The film is not without its joys, though. Some of the funny bits are actually pretty, well, funny. Archana Puran Singh is especially hilarious as a domineering matriarch, and her caftans are amazing. (The costuming is pretty great throughout, and gives you an instant sense of who the characters are or who they're pretending to be.) The cast is stacked with wonderful character actors, who do a great deal with small, lightly outlined parts. The leads are all good (with the exception of Pulkit Samrat, who has very nice skin but whose acting is weak Salman pastiche). Rajkummar Rao sells the smarm and the heartache equally well; there are few young leading men working in Hindi films right now who can fashion such clever, subtle performances out of under-written roles. Sonam Kapoor still does her best acting in her quiet moments, since her voice isn't her strongest asset. (She is lovely in the beautiful flashback number, Mere Naina Kafir.) But she brings a sense of humor to her coy girl-next-door act as bride-Dolly, and gives "real" Dolly a casual steeliness that I was into.

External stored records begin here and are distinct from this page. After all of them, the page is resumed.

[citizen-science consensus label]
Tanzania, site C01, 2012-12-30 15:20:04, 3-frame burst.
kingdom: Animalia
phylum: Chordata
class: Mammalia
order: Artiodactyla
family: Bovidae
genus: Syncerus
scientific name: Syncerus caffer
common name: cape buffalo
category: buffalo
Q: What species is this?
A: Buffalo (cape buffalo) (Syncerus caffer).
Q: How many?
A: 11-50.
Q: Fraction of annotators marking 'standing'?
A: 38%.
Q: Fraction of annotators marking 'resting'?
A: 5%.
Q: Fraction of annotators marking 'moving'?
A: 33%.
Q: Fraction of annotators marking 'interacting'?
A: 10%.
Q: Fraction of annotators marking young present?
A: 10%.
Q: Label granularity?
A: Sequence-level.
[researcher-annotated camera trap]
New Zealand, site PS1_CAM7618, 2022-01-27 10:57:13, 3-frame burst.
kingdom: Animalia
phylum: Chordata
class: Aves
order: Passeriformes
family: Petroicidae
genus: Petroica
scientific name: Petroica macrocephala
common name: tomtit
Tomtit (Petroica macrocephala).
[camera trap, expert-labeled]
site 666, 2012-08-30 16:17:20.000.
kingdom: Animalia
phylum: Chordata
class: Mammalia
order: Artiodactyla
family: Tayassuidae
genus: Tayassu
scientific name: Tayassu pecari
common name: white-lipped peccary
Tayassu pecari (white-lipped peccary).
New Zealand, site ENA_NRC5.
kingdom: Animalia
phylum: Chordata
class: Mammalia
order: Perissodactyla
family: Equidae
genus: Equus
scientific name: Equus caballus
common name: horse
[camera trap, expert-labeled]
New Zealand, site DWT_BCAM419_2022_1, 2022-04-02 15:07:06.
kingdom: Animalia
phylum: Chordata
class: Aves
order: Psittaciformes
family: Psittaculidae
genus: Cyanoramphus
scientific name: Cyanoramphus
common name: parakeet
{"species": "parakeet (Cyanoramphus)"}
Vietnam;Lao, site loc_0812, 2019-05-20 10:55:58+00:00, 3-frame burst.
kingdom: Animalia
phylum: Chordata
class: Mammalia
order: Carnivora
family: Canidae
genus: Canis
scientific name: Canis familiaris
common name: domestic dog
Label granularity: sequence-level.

I also appreciated Dolly as a character. Dolly is amoral, but she isn't weak or foolish. A strong female protagonist in a Bollywood comedy is rare enough that Dolly's character felt fairly radical to me. The narrative, for all its flaws, never neuters her or robs her of her agency, even when you are certain that it will. She gets a tragic backstory, but she states clearly that her past doesn't define her or explain her. I'm not particularly turned on by criminals and antiheroes in fiction or films, but there's a unapologetic patriarchy-smashing quality to Dolly's escapades that feels unusual and subversive. I wish the film built around her had been as interesting as Dolly herself, but I'll take what I can get, which, in the case of Dolly Ki Doli, is a moderately enjoyable diversion.